Welsh councils don’t have plan for cuts, says watchdog
Updated 9:47am Tuesday 28th January 2014 in News
MANY local authorities do not have realistic plans in place to make cuts as austerity continues to bite, according to a Wales Audit Office (WAO) report.
The WAO said that while councils have been able to meet financial challenges so far, cracks are beginning to show.
A new report published today by the Auditor General for Wales, Huw Vaughan Thomas, says many authorities don’t have robust arrangements in place to deliver so-called “efficiency savings”.
He said: “Local government in Wales now faces sharp reductions in funding. That is coupled with pressures from a growing, and ageing, population – with rising demands in areas such as social services, education and waste.
“All of this spells trouble for local authorities if they do not have robust, longer-term, strategies in place which are linked to medium term financial plans.

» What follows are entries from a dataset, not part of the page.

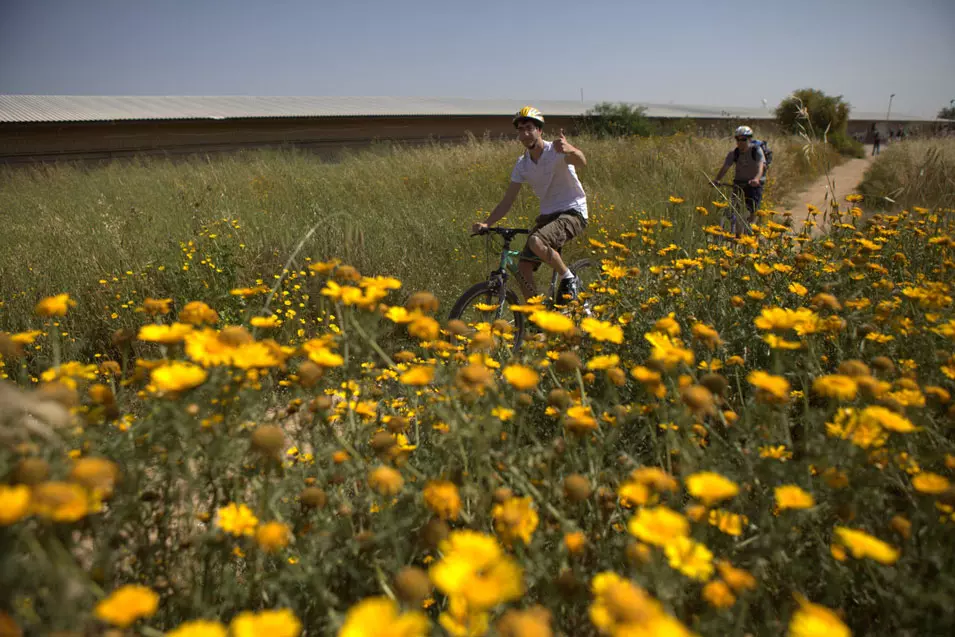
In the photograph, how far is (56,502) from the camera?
34.1 inches

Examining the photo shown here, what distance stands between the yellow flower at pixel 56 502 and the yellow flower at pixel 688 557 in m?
1.05

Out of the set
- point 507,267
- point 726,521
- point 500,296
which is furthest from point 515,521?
point 507,267

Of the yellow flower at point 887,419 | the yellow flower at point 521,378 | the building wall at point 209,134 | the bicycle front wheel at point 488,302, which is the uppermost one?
the building wall at point 209,134

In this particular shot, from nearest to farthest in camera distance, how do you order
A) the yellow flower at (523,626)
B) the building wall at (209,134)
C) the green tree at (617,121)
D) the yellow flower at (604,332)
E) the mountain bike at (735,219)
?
the yellow flower at (523,626)
the yellow flower at (604,332)
the mountain bike at (735,219)
the building wall at (209,134)
the green tree at (617,121)

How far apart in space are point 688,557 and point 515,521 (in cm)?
36

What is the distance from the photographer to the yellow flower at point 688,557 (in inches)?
41.5

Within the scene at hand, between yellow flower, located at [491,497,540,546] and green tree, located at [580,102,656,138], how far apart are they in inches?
1006

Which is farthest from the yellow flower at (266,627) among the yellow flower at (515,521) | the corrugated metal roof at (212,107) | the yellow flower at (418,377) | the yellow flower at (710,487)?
the corrugated metal roof at (212,107)

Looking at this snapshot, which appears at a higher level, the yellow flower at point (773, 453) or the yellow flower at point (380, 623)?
the yellow flower at point (380, 623)

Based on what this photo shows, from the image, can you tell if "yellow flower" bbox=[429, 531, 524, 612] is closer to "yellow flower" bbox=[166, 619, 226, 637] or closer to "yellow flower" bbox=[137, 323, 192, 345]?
"yellow flower" bbox=[166, 619, 226, 637]

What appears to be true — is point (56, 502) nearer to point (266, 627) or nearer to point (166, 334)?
point (266, 627)

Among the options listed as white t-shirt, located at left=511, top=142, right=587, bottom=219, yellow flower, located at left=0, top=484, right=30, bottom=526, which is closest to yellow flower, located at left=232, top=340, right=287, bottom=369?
yellow flower, located at left=0, top=484, right=30, bottom=526

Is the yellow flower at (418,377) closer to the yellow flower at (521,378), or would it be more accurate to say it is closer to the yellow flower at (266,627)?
the yellow flower at (521,378)

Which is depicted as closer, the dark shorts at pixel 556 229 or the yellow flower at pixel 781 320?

Too many councils are falling short and running out of time.”
According to the report many councils in Wales do not have clear and realistic plans to deliver efficiency savings, and aren’t basing their plans on sound and appropriate financial information.
To date, councils have been able to meet their financial challenges and deliver their overall plan, the report says.

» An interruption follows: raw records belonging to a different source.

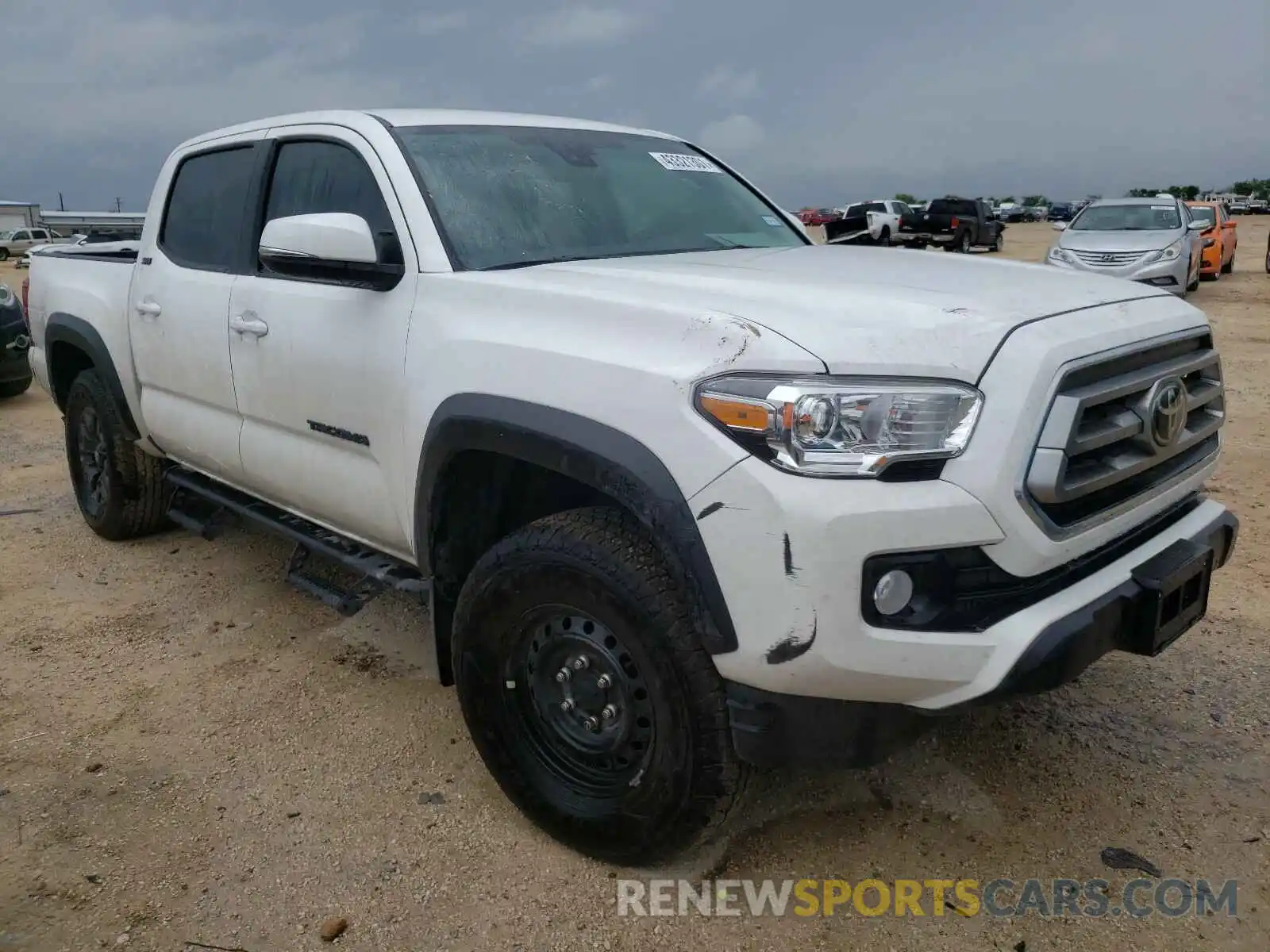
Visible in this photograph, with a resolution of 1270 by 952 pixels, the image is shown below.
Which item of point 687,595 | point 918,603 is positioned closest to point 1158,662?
point 918,603

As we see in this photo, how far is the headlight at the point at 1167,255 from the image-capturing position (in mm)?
13516

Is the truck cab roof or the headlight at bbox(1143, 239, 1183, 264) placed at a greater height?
the truck cab roof

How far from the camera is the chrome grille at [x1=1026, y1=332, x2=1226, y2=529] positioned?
6.84 feet

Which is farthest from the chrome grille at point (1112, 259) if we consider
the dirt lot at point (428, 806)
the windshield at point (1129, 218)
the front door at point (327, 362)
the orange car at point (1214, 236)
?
the front door at point (327, 362)

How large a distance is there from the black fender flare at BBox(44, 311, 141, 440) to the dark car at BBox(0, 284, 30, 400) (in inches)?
180

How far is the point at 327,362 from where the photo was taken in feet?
10.1

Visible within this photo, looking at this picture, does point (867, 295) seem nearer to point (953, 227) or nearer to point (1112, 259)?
point (1112, 259)

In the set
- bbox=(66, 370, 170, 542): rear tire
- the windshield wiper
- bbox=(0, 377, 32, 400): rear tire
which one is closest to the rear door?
bbox=(66, 370, 170, 542): rear tire

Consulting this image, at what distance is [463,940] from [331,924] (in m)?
0.33

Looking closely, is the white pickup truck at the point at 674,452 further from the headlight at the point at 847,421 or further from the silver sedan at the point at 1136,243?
the silver sedan at the point at 1136,243

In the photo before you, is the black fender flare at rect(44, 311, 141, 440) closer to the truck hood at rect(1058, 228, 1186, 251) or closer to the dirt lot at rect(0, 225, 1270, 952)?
the dirt lot at rect(0, 225, 1270, 952)

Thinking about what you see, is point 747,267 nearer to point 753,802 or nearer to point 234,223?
point 753,802

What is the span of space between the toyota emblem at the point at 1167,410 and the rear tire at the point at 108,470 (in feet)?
13.8

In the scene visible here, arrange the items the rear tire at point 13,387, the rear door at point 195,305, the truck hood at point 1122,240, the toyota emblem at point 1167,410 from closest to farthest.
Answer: the toyota emblem at point 1167,410
the rear door at point 195,305
the rear tire at point 13,387
the truck hood at point 1122,240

But more robust arrangements will be necessary as financial pressures increase.
The report cited Monmouthshire as being an example of good or promising practice, saying it has a good understanding of the cost pressures it faces and has good systems in place to frequently assess and review its financial performance.
Auditors say many councils don’t work well with others and don’t asses the potential impact of proposed savings or changes to services.
The report made six recommendations for improvement, including calling for councils to develop clear strategies, link plans to longer-term financial goals and explore more opportunities to work with other public services.